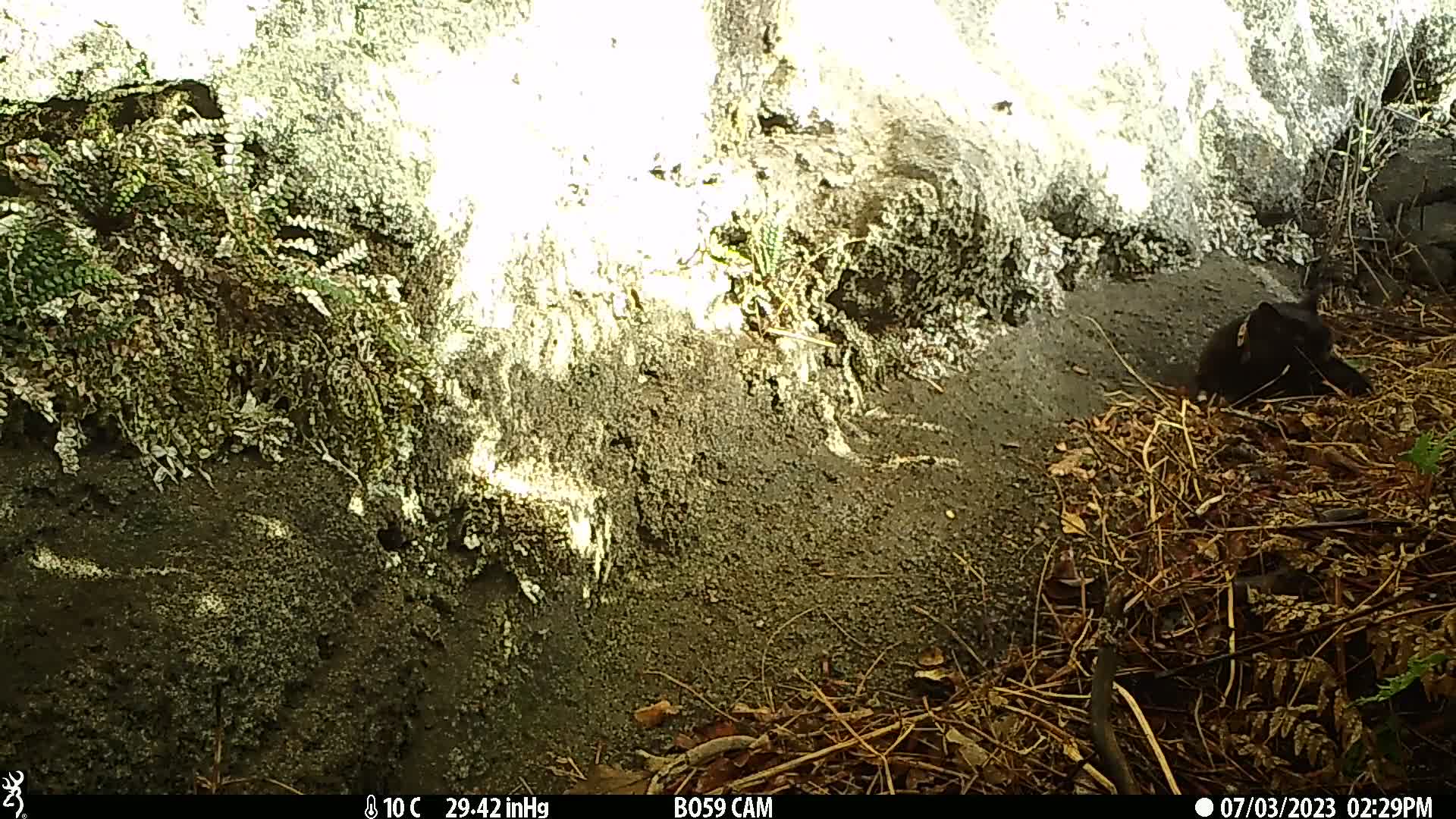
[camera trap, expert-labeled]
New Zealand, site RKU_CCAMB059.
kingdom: Animalia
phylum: Chordata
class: Mammalia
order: Carnivora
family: Felidae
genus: Felis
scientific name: Felis catus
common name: domestic cat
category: cat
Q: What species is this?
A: Cat (domestic cat) (Felis catus).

* **PROBLEM REQUIREMENTS**: Only the records themselves, retyped exactly, belong in the answer; please leave all images behind.

* **COMPLETED TASK**:
[camera trap, expert-labeled]
New Zealand, site RKU_CCAMB059.
kingdom: Animalia
phylum: Chordata
class: Mammalia
order: Carnivora
family: Felidae
genus: Felis
scientific name: Felis catus
common name: domestic cat
category: cat
Q: What species is this?
A: Cat (domestic cat) (Felis catus).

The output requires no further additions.